ZIEL A
Suche aus der Auflistung jede Zeile heraus, in der die Zeichenfolge „wooden“ vorkommt, und gib diese Zeilen wieder.

LESETEXT
***

Humboldt-Universität zu Berlin, vorgelegt im August 1990, verteidigt am 27.02.1991

Die hier angegebenen Seitenzahlen entsprechen denen in der Druckausgabe des Frommverlags 2013

ISBN-13: 9783841603395

Sind Prediger Ideologen der herrschenden Klasse? In Auseinandersetzung mit diesem marxistischen Vorwurf wurden Berliner Predigten von Hofpredigern, Sammelbände von Predigten zu besonderen gesellschaftlichen Ereignissen (Cholera-Epidemie, Revolution 1848), die Evangelische Kirchenzeitung und z.B. auch das Abstimmungsverhalten von Geistlichen in der Preußischen Nationalversammlung befragt. Die Verfasserin führte damit die in ihrer Dissertation A begonnene Analyse von Predigten der Berliner Hofprediger für die Zeit von der Reformation bis zum Ende der Aufklärung im Blick auf Weltanschauung und Ideologie in der ersten Hälfte des 19. Jahrhunderts fort. 'Das Hemd ist näher als der Rock.' Der Konkurrenzkampf innerhalb der Berufsgruppe prägte den Kampf um allgemeine Berufsinteressen, um die Durchsetzung bürgerlicher Rechte sowie die sozialen Bündnisse mit anderen. Noch heute gilt: Nur scheinbar sind wir über das 19. Jahrhundert hinaus. In Wirklichkeit sind wir mit jenen gleichzeitig. (so K. G. Steck 1969) - Die Klarheit, mit der damals Probleme angesprochen wurden, die wir bis heute haben, hilft das eigene Engagement aus der Distanz kritisch einzuschätzen. 


 

Aus Anlass des Jubiläums von 140 Jahren Märzrevolution schrieb ich folgende Artikel:

- Kirche in der Revolution - Berlin vor 140 Jahren, in Zeichen der Zeit, Heft 2, 1989, S. 34-39

- Seit 140 Jahren: Friedhof der Märzgefallenen, in: Die Kirche. Evangelische Wochenzeitung Nr. 12, vom 30. März 1988, S. 2


 

Thesen zur Dissertation:

„Sozialer Kampf und Predigt“

insbesondere im Spiegel der Evangelischen Kirchenzeitung (1827 bis 1848/49)

***

GEGEBENE DATEN

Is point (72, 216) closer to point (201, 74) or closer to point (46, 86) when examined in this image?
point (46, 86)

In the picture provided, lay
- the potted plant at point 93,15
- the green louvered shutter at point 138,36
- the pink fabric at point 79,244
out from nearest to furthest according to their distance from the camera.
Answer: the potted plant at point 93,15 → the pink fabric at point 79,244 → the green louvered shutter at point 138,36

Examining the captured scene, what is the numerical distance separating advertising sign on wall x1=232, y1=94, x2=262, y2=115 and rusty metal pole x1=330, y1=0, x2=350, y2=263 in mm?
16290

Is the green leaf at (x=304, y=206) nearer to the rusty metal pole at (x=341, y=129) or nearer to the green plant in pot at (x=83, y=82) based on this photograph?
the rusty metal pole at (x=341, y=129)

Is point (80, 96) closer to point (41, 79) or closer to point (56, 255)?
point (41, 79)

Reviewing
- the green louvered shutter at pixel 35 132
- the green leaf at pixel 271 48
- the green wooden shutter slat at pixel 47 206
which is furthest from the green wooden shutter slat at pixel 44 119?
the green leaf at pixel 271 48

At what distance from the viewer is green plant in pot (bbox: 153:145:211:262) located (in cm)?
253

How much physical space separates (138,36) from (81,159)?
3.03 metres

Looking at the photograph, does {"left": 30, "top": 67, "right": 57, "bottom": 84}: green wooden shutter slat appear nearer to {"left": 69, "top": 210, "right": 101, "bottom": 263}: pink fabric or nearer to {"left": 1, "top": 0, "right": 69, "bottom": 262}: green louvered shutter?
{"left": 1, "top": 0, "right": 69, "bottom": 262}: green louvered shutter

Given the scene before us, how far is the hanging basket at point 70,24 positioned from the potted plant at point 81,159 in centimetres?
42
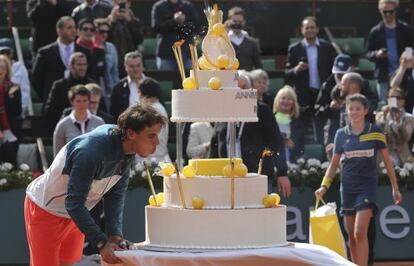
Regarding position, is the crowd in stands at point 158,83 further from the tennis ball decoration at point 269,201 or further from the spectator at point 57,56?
the tennis ball decoration at point 269,201

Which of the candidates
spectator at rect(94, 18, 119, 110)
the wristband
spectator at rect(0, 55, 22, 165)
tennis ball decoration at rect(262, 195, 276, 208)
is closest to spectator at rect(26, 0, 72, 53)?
spectator at rect(94, 18, 119, 110)

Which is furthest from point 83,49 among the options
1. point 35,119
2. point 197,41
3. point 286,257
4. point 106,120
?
point 286,257

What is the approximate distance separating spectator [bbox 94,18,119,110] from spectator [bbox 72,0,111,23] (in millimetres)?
858

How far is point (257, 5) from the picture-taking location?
20.8m

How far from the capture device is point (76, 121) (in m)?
13.2

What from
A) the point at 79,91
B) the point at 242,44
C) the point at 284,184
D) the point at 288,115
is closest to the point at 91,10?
the point at 242,44

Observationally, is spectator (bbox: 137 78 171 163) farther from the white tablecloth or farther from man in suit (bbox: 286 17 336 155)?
the white tablecloth

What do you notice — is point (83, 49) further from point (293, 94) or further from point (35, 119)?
point (293, 94)

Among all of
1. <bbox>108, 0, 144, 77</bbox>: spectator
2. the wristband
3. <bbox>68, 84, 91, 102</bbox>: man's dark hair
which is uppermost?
<bbox>108, 0, 144, 77</bbox>: spectator

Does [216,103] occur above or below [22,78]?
below

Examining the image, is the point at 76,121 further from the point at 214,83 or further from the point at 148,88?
the point at 214,83

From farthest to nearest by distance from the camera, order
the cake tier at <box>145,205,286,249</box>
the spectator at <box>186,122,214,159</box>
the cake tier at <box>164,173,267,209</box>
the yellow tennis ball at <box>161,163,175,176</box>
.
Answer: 1. the spectator at <box>186,122,214,159</box>
2. the yellow tennis ball at <box>161,163,175,176</box>
3. the cake tier at <box>164,173,267,209</box>
4. the cake tier at <box>145,205,286,249</box>

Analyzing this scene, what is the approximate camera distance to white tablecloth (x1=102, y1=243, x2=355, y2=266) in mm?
7883

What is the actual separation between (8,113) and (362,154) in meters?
4.50
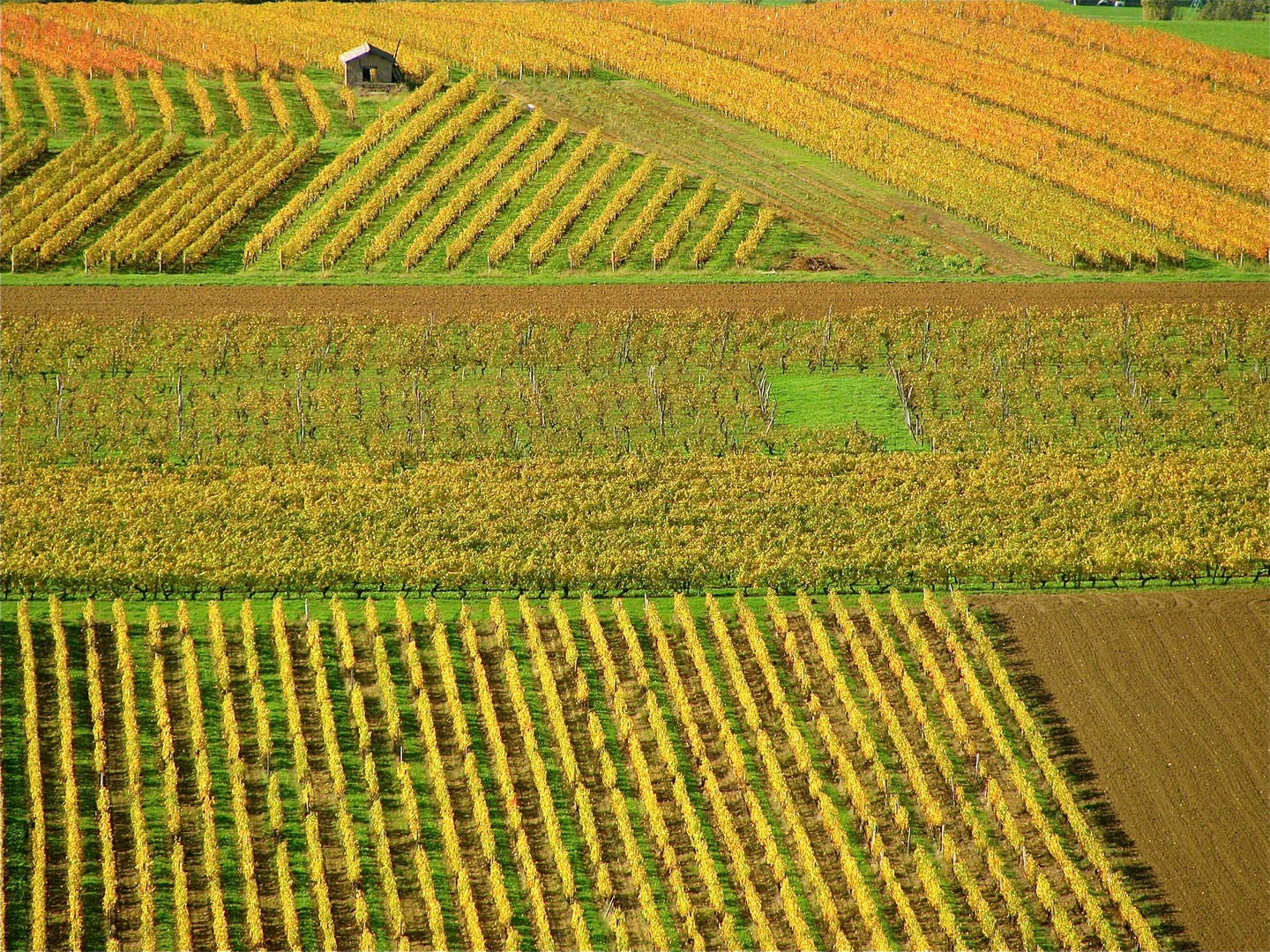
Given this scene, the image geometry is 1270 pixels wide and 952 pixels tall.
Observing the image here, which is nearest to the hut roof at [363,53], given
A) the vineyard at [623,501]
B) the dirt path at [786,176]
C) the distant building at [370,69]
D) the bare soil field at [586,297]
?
the distant building at [370,69]

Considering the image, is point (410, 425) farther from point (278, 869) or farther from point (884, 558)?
point (278, 869)

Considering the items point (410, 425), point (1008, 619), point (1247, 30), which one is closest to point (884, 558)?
point (1008, 619)

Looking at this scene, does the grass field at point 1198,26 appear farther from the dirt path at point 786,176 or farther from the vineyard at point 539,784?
the vineyard at point 539,784

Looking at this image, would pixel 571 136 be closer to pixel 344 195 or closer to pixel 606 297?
pixel 344 195

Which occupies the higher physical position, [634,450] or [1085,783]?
[1085,783]

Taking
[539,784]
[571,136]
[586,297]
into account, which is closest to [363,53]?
[571,136]

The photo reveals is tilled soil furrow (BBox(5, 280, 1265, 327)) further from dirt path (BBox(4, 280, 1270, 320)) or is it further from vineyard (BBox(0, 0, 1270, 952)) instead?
vineyard (BBox(0, 0, 1270, 952))

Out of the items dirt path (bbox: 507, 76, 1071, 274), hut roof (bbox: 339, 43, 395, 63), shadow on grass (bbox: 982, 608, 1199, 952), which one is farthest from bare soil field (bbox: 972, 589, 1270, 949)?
hut roof (bbox: 339, 43, 395, 63)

***

ZIEL B
Beantworte die folgenden Fragen zum Lesetext über die Dissertation zu Predigt und sozialem Kampf jeweils kurz.
(i) An welchem Datum wurde die Dissertation verteidigt?
(ii) In welcher Zeitschrift erschien der Artikel „Kirche in der Revolution - Berlin vor 140 Jahren“?
(iii) Welcher Zeitraum ist für die Evangelische Kirchenzeitung in der letzten Zeile des Lesetextes angegeben?

ANTWORT A
- the green wooden shutter slat at pixel 47 206
which is furthest from the green wooden shutter slat at pixel 44 119?
Looking at the photograph, does {"left": 30, "top": 67, "right": 57, "bottom": 84}: green wooden shutter slat appear nearer to {"left": 69, "top": 210, "right": 101, "bottom": 263}: pink fabric or nearer to {"left": 1, "top": 0, "right": 69, "bottom": 262}: green louvered shutter?

ANTWORT B
(i) Am 27.02.1991.
(ii) In „Zeichen der Zeit“ (Heft 2, 1989).
(iii) 1827 bis 1848/49.